■ TEILE DER ÜBUNG
(a) Gib aus der Gerichtsentscheidung zum Gebot des fairen Verfahrens einen Abschnitt wortgetreu wieder. Beginne bei den Worten „1. Eine allgemeine“ und höre nach den Worten „Auslagen zu tragen.“ auf.
(b) Zu welcher Strafe wurde der Angeklagte laut der Gerichtsentscheidung zum Gebot des fairen Verfahrens verurteilt?
(c) Schreibe die Gerichtsentscheidung zum Gebot des fairen Verfahrens im Anschluss an ihren letzten Satz weiter.

Gebot des fairen Verfahrens: Allgemeine Zurechnung des Verfahrensgangs in Vertragsstaaten des EMRK unabhängig von den nationalen Verfahrensordnungen


Leitsatz

1. Eine allgemeine Zurechnung des Verfahrensgangs in Vertragsstaaten der EMRK unabhängig davon, ob die konkret betroffenen Verfahrenshandlungen dem jeweils nationalen Verfahrensrecht entsprechen oder nicht, ist durch die Konvention nicht geboten .

2. Die Regelungen der EMRK schaffen kein einheitliches Verfahrensrecht der Vertragsstaaten im Einzelnen mit einer unbeschränkten Zurechnung unabhängig von den nationalen Verfahrensrechtsordnungen .

Tenor

Die Revision des Angeklagten gegen das Urteil des [X.] vom 18. März 2009 wird als unbegründet verworfen.

Der Beschwerdeführer hat die Kosten des Rechtsmittels und die den [X.] im Revisionsverfahren entstandenen notwendigen Auslagen zu tragen.

Gründe

1

Das [X.] hat den Angeklagten wegen Mordes zu einer lebenslangen Freiheitsstrafe verurteilt. Seine auf eine Verfahrensrüge und die Sachrüge gestützte Revision ist im Ergebnis unbegründet.

■ ERFASSTE ANGABEN
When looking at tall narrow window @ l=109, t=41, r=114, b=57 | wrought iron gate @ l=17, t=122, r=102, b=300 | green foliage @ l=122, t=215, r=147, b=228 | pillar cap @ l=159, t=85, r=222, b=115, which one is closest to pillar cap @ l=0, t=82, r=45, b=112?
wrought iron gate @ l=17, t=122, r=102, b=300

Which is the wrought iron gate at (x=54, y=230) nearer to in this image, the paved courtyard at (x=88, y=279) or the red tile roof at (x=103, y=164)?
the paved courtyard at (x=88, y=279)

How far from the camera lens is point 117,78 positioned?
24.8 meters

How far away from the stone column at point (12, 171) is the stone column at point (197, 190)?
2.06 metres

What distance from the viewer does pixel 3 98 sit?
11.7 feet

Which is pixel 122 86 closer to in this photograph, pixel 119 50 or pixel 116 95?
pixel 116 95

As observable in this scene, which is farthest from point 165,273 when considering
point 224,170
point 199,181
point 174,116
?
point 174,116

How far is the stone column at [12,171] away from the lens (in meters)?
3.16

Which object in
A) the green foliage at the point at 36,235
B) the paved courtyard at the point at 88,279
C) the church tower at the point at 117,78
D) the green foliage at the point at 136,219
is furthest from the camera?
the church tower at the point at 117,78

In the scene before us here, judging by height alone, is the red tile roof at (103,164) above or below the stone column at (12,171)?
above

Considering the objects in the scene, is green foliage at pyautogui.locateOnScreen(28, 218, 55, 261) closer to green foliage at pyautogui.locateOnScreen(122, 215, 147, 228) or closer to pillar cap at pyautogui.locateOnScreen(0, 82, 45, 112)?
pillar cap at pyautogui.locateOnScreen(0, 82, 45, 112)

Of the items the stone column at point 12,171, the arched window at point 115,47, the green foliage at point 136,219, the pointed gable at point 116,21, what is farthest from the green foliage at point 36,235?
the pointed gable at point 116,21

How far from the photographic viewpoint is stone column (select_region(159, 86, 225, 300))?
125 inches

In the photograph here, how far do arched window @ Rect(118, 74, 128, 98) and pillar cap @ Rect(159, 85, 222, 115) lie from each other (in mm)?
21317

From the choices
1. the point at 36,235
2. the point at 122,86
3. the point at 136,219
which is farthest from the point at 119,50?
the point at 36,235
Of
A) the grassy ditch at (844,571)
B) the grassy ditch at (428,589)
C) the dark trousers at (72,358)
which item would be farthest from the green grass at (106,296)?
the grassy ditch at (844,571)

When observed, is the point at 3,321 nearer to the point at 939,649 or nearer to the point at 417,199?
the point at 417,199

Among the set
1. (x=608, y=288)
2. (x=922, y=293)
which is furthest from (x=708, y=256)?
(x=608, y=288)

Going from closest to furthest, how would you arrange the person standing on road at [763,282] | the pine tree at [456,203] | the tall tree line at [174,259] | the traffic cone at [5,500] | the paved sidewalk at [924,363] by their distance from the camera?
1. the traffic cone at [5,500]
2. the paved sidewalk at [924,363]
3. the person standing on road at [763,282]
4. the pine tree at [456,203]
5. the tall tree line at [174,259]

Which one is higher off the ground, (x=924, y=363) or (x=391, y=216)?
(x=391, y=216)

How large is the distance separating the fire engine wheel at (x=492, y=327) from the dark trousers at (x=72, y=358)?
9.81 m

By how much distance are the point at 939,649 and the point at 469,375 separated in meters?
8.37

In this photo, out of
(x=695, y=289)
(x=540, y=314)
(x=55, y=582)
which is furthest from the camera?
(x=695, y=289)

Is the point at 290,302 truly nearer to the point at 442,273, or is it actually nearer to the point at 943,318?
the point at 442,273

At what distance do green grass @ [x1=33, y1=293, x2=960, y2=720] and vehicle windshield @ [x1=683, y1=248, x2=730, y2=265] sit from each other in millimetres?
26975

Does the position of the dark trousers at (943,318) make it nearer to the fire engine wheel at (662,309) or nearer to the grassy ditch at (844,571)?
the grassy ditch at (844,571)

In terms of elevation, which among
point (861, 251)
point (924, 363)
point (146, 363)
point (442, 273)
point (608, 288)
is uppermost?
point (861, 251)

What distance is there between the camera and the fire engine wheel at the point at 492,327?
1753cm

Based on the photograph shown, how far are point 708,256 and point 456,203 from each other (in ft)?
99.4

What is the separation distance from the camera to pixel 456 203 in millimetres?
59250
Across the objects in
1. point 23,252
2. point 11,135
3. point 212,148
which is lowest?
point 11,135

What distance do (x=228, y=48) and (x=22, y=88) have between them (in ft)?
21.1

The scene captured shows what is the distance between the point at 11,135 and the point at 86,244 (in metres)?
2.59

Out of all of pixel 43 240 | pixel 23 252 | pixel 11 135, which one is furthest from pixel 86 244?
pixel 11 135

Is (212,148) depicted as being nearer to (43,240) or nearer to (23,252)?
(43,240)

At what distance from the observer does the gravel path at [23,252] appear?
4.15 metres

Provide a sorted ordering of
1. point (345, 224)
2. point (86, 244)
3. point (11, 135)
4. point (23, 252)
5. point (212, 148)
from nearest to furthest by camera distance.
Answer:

■ ENDGÜLTIGE ANTWORTEN
(a)
1. Eine allgemeine Zurechnung des Verfahrensgangs in Vertragsstaaten der EMRK unabhängig davon, ob die konkret betroffenen Verfahrenshandlungen dem jeweils nationalen Verfahrensrecht entsprechen oder nicht, ist durch die Konvention nicht geboten .

2. Die Regelungen der EMRK schaffen kein einheitliches Verfahrensrecht der Vertragsstaaten im Einzelnen mit einer unbeschränkten Zurechnung unabhängig von den nationalen Verfahrensrechtsordnungen .

Tenor

Die Revision des Angeklagten gegen das Urteil des [X.] vom 18. März 2009 wird als unbegründet verworfen.

Der Beschwerdeführer hat die Kosten des Rechtsmittels und die den [X.] im Revisionsverfahren entstandenen notwendigen Auslagen zu tragen.

(b) Er wurde wegen Mordes zu einer lebenslangen Freiheitsstrafe verurteilt.

(c)
[X.]

2

Nach den Feststellungen des [X.]s wurde ein in dem Dorf [X.]. in der östlichen [X.] lebender jüngerer Bruder des Angeklagten, [X.], bei einer Auseinandersetzung um das dort erhobene örtliche "[X.]" im Jahr 2005 durch einen Messerstich des Dorfvorstehers [X.] erheblich verletzt. [X.] zwischen den [X.] scheiterten. [X.] entwickelten daher der Angeklagte und seine drei [X.], [X.] und [X.] den Plan, den damaligen Angreifer [X.] aus Rache zu töten; eine Beteiligung ihres [X.] konnte nicht festgestellt werden. Der Angeklagte organisierte in Ausführung des gemeinsamen Plans die Reise in die [X.] für sich und seine Brüder [X.] D., der die [X.] Staatsangehörigkeit besitzt und in [X.] lebt, und [X.], der [X.] Staatsangehöriger ist und wie der Angeklagte in [X.] lebt. Er buchte Hin- und Rückflüge für den 8. bzw. 25. Juni 2006 von [X.] nach [X.] sowie einen Mietwagen in [X.]. Mit diesem fuhren die drei Brüder nach Ankunft am 8. Juni 2006 etwa 800 km in die [X.] Dort mieteten sie sich in der von ihrem Heimatdorf etwa 20 km entfernten Kreisstadt [X.] unter Vorlage unbekannter Ausweise in einem Hotel ein, das sie jeweils täglich bar bezahlten.

3

Am Tattag, dem 12. Juni 2006, folgten alle vier Brüder mit dem vom Angeklagten gesteuerten Mietwagen dem Tatopfer [X.] zu einer Metzgerei in der Kreisstadt [X.]. Als [X.] den Laden betrat, folgten ihm drei der Täter, die mit zwei Beilen und einem Messer bewaffnet waren; der Angeklagte wartete unterdessen in dem fluchtbereit vor dem Laden geparkten Fahrzeug. Die drei Brüder des Angeklagten drangen sogleich auf das Tatopfer ein und fügten ihm mit einer Vielzahl von Beilhieben und Messerstichen tödliche Verletzungen zu. Die beiden in der Metzgerei anwesenden unbeteiligten Personen, [X.] und [X.], hielten sie durch Drohungen davon ab, [X.] zu Hilfe zu kommen. Sodann flohen die vier Brüder mit dem Mietfahrzeug vom [X.].

4

Die herbeigerufene Polizei befragte auf der Straße anwesende Tatzeugen, deren Identität jedoch nicht ermittelt werden konnte; diese gaben Hinweise auf drei oder vier Täter und beschrieben das Fluchtfahrzeug. Der in der Nähe der Metzgerei beschäftigte Fotograf A. teilte der Polizei mit, es seien nach der Tat drei Männer aus der Metzgerei gekommen und in das von einem Vierten gesteuerte Fahrzeug gestiegen.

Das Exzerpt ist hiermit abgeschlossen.